>>>>>

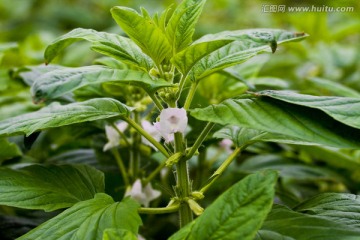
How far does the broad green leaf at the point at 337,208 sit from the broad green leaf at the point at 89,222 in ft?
0.75

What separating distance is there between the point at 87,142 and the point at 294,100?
0.61 m

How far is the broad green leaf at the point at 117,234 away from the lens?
1.57 feet

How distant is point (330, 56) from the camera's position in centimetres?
153

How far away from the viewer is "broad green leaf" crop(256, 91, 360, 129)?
1.67ft

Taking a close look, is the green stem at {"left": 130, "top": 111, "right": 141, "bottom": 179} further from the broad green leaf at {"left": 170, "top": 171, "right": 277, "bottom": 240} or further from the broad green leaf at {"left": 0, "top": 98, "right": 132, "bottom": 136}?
the broad green leaf at {"left": 170, "top": 171, "right": 277, "bottom": 240}

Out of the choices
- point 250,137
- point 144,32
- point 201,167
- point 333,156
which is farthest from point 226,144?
point 144,32

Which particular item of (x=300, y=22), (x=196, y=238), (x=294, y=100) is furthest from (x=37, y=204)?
(x=300, y=22)

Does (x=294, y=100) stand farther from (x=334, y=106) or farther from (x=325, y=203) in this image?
(x=325, y=203)

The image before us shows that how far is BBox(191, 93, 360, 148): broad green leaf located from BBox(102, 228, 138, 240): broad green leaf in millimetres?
140

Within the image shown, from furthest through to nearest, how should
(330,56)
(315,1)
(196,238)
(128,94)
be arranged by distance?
(315,1) → (330,56) → (128,94) → (196,238)

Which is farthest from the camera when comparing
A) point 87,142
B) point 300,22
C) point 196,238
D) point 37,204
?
point 300,22

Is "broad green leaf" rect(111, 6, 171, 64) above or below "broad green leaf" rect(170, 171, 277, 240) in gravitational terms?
above

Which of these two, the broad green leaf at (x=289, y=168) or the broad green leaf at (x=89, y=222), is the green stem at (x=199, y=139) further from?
the broad green leaf at (x=289, y=168)

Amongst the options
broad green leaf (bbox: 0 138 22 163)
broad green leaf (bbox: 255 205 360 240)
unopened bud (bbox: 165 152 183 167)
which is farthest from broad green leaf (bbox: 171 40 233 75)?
broad green leaf (bbox: 0 138 22 163)
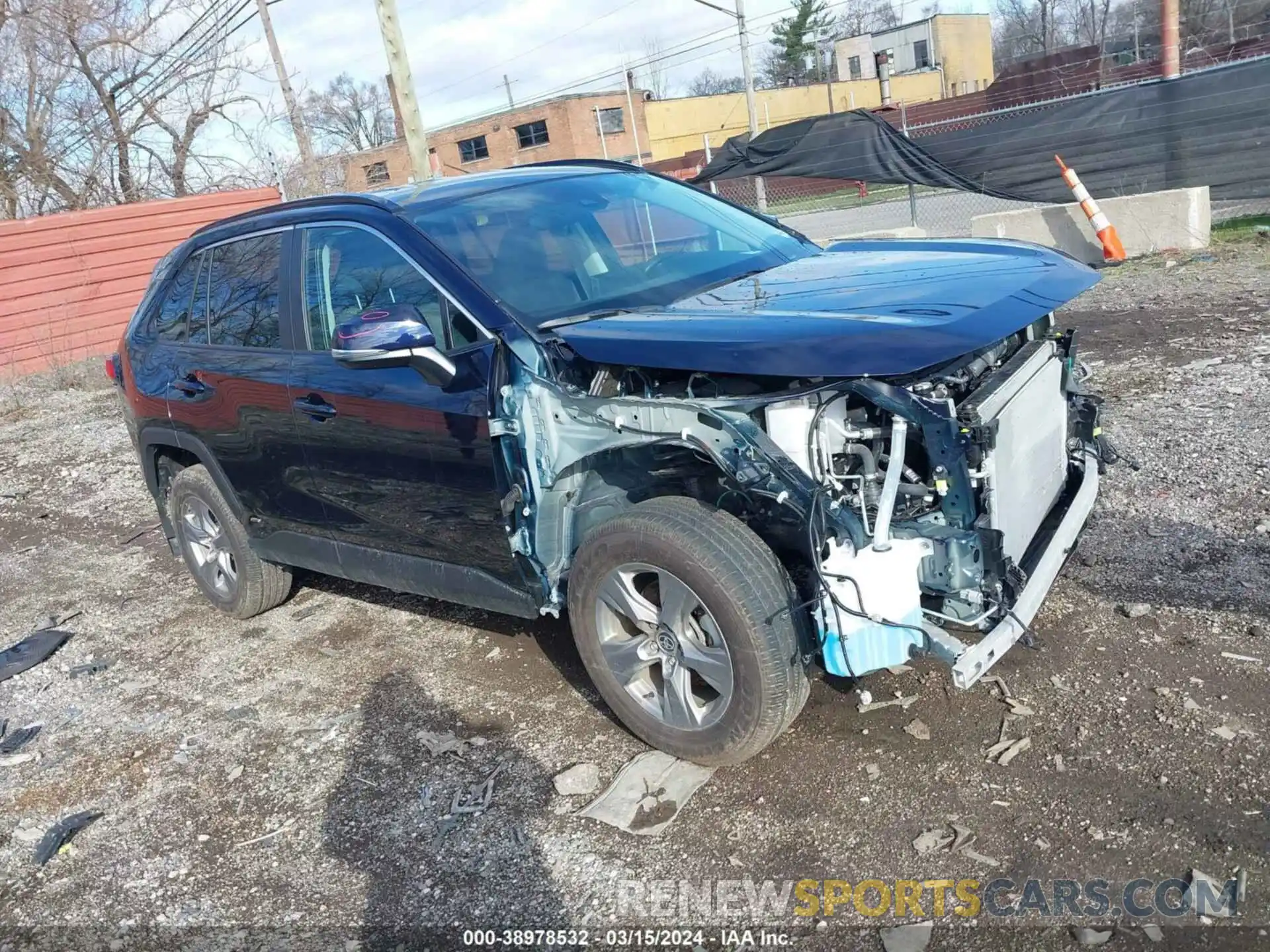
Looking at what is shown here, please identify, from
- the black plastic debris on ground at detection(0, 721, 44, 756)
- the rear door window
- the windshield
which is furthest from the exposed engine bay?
the black plastic debris on ground at detection(0, 721, 44, 756)

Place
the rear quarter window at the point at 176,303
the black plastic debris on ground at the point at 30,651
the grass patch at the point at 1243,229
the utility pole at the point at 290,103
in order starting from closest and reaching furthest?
the rear quarter window at the point at 176,303 < the black plastic debris on ground at the point at 30,651 < the grass patch at the point at 1243,229 < the utility pole at the point at 290,103

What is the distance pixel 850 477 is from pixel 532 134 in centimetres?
5100

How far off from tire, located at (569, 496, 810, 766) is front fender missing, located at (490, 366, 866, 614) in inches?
7.3

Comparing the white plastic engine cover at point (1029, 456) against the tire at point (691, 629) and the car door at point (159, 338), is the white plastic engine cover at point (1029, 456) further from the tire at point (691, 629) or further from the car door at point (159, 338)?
the car door at point (159, 338)

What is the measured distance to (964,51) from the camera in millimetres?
60156

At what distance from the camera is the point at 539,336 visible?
3.41 m

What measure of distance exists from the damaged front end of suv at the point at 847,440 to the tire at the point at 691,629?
129mm

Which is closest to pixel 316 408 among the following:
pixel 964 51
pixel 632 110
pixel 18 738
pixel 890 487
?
pixel 18 738

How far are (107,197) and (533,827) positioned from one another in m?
24.1

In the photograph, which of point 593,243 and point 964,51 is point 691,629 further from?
point 964,51

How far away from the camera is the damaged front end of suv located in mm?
2850

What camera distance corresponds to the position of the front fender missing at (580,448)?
297 cm

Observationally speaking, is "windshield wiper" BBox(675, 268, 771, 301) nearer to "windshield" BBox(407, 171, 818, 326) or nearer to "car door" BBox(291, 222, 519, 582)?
"windshield" BBox(407, 171, 818, 326)

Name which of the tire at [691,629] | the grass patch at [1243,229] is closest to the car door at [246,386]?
the tire at [691,629]
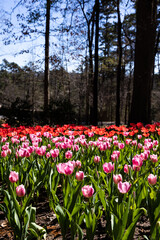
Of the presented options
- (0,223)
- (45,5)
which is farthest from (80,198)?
(45,5)

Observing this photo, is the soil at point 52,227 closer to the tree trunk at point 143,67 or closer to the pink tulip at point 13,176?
the pink tulip at point 13,176

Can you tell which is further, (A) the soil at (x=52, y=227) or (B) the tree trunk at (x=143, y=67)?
(B) the tree trunk at (x=143, y=67)

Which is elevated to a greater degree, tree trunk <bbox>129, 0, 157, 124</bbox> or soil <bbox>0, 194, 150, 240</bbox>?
tree trunk <bbox>129, 0, 157, 124</bbox>

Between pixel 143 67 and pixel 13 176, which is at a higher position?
pixel 143 67

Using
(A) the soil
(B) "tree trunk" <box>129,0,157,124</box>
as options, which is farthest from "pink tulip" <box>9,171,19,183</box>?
(B) "tree trunk" <box>129,0,157,124</box>

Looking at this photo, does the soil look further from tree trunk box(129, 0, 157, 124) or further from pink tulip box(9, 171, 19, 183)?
tree trunk box(129, 0, 157, 124)

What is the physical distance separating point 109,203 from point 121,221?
0.26m

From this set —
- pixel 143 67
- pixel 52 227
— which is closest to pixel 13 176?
pixel 52 227

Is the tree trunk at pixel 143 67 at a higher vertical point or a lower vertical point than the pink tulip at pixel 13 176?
higher

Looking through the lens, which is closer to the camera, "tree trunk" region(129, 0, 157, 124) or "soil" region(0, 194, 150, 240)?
"soil" region(0, 194, 150, 240)

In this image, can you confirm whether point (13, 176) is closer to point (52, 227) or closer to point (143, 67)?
point (52, 227)

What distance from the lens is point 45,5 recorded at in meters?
10.6

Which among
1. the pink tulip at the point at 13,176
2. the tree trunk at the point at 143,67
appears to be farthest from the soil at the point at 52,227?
the tree trunk at the point at 143,67

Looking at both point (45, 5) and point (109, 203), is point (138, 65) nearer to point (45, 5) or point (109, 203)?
point (45, 5)
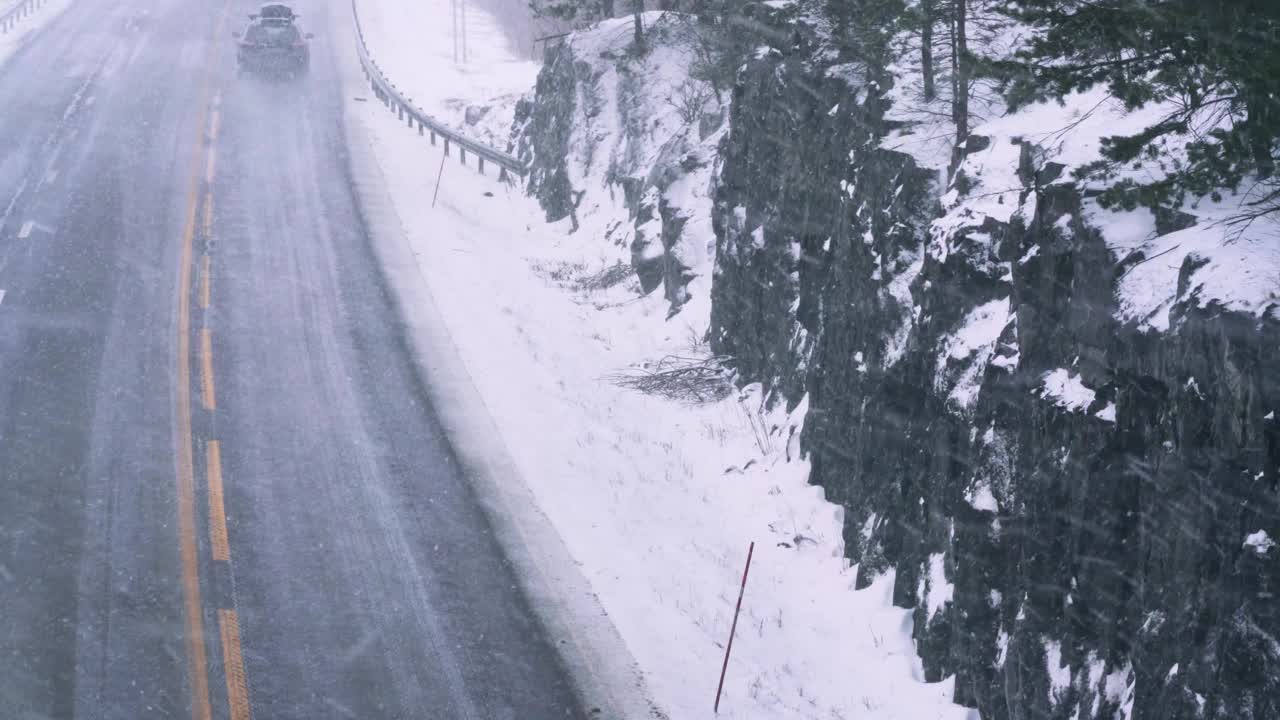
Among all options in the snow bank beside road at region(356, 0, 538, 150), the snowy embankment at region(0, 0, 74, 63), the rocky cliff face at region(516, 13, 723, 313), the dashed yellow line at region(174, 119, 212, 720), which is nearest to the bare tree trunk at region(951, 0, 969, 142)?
the rocky cliff face at region(516, 13, 723, 313)

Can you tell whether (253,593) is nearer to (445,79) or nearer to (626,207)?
(626,207)

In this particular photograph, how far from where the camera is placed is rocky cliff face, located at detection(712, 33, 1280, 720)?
6.82m

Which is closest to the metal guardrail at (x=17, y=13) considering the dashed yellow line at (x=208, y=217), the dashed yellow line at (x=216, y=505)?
the dashed yellow line at (x=208, y=217)

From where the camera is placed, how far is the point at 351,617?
35.3 feet

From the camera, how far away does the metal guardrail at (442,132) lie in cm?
3083

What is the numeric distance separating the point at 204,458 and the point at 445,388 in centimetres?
384

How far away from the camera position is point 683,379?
704 inches

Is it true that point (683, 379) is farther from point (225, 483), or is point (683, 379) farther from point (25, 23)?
point (25, 23)

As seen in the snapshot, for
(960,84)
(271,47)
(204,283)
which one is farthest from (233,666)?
(271,47)

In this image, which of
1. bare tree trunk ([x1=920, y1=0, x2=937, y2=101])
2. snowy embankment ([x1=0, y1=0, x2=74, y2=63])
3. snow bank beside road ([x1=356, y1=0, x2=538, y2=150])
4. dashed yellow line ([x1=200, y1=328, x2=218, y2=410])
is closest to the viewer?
bare tree trunk ([x1=920, y1=0, x2=937, y2=101])

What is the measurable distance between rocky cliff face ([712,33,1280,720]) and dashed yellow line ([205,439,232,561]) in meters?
6.68

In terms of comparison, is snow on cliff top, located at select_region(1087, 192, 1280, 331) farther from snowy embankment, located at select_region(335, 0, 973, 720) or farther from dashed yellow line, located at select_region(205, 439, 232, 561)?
dashed yellow line, located at select_region(205, 439, 232, 561)

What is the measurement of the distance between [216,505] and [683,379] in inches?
303

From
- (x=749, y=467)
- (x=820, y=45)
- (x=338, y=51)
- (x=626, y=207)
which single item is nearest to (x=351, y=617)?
(x=749, y=467)
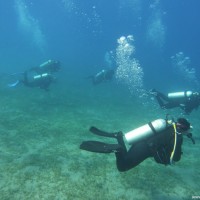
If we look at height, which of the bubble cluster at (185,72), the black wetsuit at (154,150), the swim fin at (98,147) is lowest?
the black wetsuit at (154,150)

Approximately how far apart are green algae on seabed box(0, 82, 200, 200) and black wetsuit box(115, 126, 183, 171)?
1.33 m

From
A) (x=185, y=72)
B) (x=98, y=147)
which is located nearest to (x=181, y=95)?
(x=98, y=147)

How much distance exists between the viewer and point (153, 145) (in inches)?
222

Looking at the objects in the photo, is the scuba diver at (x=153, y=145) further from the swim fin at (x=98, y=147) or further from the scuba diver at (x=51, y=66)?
the scuba diver at (x=51, y=66)

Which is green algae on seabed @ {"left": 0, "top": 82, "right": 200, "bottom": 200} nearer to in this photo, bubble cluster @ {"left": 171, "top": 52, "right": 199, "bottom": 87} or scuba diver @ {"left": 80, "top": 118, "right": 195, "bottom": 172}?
scuba diver @ {"left": 80, "top": 118, "right": 195, "bottom": 172}

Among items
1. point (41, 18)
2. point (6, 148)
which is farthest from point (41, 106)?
point (41, 18)

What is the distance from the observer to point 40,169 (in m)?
7.45

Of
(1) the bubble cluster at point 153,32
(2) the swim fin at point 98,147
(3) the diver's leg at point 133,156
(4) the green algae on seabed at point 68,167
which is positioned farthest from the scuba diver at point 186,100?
(1) the bubble cluster at point 153,32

<<<<<

EXERCISE DESCRIPTION
Tally the lines in the listing above that contain the string "detection", treating uppercase and lowercase as distinct. Reply with the number alone.

SOLUTION TO THIS PROBLEM
3